風の章②
疾風は再び目を覚まし、ゆっくりと体を起こした。どのくらい寝ていたのだろう。
スマホの画面を見ると午後9時を少し回ったくらいだった。
疾風はキッチンから持ってきたカップうどんを食べようと、キッチンにお湯を作りに向かった。
リビングに行くと明かりがついていた。母は夜勤であるため、父がそこにいることは明白であった。
自分が不登校になってから、もう数えきれないぐらい父とは喧嘩をしており、顔を合わせるだけでも、向こうから「いい加減学校に行け、もう私たちに恥をかかせるな」と口癖のように言葉をついてくる。
疾風は父親と会うくらいなら晩飯なんていらないと、父に気づかれないように足音を立てずに、自室に戻っていった。

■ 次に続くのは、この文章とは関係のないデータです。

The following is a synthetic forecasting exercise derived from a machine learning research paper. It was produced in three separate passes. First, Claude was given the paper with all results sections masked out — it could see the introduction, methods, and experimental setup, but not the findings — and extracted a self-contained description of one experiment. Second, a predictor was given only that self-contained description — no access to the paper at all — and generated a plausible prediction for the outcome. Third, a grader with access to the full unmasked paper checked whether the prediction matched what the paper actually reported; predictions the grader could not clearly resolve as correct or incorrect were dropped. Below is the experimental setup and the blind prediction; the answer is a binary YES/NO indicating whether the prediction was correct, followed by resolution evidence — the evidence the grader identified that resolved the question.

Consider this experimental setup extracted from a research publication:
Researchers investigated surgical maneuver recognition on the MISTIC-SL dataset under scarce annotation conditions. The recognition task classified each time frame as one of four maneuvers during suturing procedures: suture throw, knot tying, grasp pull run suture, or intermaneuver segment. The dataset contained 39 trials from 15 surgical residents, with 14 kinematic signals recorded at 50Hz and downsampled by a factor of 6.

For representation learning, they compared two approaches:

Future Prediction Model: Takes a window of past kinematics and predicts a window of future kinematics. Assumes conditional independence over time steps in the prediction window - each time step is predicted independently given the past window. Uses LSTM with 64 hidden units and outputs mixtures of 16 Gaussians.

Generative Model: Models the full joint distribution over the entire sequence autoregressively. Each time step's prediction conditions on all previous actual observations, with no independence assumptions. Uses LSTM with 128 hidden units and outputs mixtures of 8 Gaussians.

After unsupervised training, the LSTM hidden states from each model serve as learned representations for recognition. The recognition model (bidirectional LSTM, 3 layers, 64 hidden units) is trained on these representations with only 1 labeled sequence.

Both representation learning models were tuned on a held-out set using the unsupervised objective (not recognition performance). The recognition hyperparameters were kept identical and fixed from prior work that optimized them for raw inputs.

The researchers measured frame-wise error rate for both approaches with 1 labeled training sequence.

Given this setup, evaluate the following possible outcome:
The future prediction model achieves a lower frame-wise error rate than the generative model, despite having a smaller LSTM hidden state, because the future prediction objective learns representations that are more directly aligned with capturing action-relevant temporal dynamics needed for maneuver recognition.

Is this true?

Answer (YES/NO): YES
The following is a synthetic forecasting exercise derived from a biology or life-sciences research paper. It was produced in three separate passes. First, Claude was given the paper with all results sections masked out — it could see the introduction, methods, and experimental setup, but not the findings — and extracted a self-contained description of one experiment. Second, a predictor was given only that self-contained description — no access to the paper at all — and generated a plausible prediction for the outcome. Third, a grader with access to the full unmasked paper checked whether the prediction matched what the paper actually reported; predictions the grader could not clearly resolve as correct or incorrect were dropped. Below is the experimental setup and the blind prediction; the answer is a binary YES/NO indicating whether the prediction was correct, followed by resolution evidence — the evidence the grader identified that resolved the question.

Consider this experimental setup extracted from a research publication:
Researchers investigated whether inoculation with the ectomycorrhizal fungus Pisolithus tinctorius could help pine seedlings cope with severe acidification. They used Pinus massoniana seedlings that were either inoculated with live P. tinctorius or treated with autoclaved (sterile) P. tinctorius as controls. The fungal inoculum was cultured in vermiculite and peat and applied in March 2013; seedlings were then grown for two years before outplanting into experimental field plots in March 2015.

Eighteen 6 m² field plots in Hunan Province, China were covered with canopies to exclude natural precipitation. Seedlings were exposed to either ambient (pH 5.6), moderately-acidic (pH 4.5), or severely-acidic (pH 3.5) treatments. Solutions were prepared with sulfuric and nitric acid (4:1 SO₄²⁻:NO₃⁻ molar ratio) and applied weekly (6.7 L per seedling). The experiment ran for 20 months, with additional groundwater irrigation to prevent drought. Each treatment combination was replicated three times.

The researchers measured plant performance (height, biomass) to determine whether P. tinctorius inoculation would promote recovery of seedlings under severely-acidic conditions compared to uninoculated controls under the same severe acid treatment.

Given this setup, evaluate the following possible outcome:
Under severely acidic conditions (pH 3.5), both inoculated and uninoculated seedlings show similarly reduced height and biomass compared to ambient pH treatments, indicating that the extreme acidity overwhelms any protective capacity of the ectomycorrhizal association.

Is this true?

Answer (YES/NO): YES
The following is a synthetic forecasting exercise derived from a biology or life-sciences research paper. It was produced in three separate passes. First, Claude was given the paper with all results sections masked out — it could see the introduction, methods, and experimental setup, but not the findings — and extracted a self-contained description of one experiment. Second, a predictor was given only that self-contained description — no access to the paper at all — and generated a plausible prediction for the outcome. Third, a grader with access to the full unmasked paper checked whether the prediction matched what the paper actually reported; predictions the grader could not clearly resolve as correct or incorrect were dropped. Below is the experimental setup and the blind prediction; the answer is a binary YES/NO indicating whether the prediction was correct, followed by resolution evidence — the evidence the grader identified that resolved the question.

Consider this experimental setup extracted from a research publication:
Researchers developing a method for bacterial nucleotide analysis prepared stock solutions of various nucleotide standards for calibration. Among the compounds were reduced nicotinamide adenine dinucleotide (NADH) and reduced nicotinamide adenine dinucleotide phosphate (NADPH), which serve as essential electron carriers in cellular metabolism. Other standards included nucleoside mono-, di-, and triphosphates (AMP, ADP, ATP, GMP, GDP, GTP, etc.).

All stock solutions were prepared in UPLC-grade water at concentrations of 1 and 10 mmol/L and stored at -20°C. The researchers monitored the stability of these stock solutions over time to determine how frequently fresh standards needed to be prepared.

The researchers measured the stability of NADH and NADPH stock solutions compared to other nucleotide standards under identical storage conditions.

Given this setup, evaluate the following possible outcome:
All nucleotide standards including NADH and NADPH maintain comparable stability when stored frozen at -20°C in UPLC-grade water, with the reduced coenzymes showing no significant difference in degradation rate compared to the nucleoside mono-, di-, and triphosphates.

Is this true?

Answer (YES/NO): NO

部屋に戻った疾風は、SNSのアプリでクラスメイトのつぶやきを見た。
ほとんどの投稿が「授業マジだるい」「あの教師いなくなんねぇかなぁw」「今年もぼっち辛み・・」
である。こんなのは一時の感情を誰かに聞いて欲しいだけのつまらないものだ。こいつらにはきっと自分のことなんて理解できないに決まってる。自分の悩みなんて、自分でしか解決できないのに・・
疾風はまたベットに入り、目をつぶった。夜は人の声が少なくなり、昼よりも環境音がダイレクトに伝わってくる。非常に心地よい。この世界は言葉を必要としない。自分に文句を言う輩もいない。自分が世界そのものである。言葉、コミュニケーションがあるから、人は傷つけあい、人を追い込む。そんなことをしてもなにもいいことはないのに。だったら最初からこの世界に閉じこもっていたほうが有意義だ。
ピロンッッ!
疾風が眠りに着こうとしたその時、それを妨げるかのようにスマホが鳴った。
なんだ。この世界を満喫していたのに。だから他人との関わりなんて必要ないんだ。
疾風は内心イライラしながらも、薄目でスマホ画面を覗いた。
よく見ると、自分の知らないメールアドレスからだった。疾風は余計にイライラした。
本当にに何なんだ!知り合いならまだしも、全く知らない奴からの連絡なんて時間の無駄すぎる。
どうせチェーンメールや迷惑メールの類だろう。疾風は面白半分で、差出人不明のメールを開いた。
「君を助けにきた。また近々会うだろう。それでは」
メールにはこの一文のみ書かれており、メールの中にも差出人の名前はなかった。
疾風は困惑した。なんだこのメールは。
迷惑メールの類であれば、こんな内容のものがあってもおかしくはない。だがそういうメールには、たいてい変なサイトへのURLも一緒に記載されているものである。だがこのメールには、この一文しかない。普段ならすぐに削除するのだが、疾風は削除しなかった。というより出来なかった。
疾風はこのメールを保存しまた眠りについた。さっきまでのイライラは不思議と消えていた。
「ごめんくださーい!誰かいませんかー!」
翌日の朝、目覚まし時計ではなく、高らかな女性の大声で目が覚めた。
誰も出ないあたり、両親はまだ寝ているのだろう。仕方なく疾風は急ぎ足で玄関に向かった。
「はぁーい。どなたでしょうか?」
玄関のドアを開けながら、疾風は来訪者に尋ねた。そこには、おおよそ20代後半と思われる女性が立っていた。身長は女性にしては高いほうで、整った顔をしていた。長い綺麗な髪が、風になびき一瞬ドキッとしてしまった。
「お!君が疾風君かな?私は上杉朧!君を助けに来たスーパーマンさ!」
と威勢高々に疾風に向かって、ポーズを取った。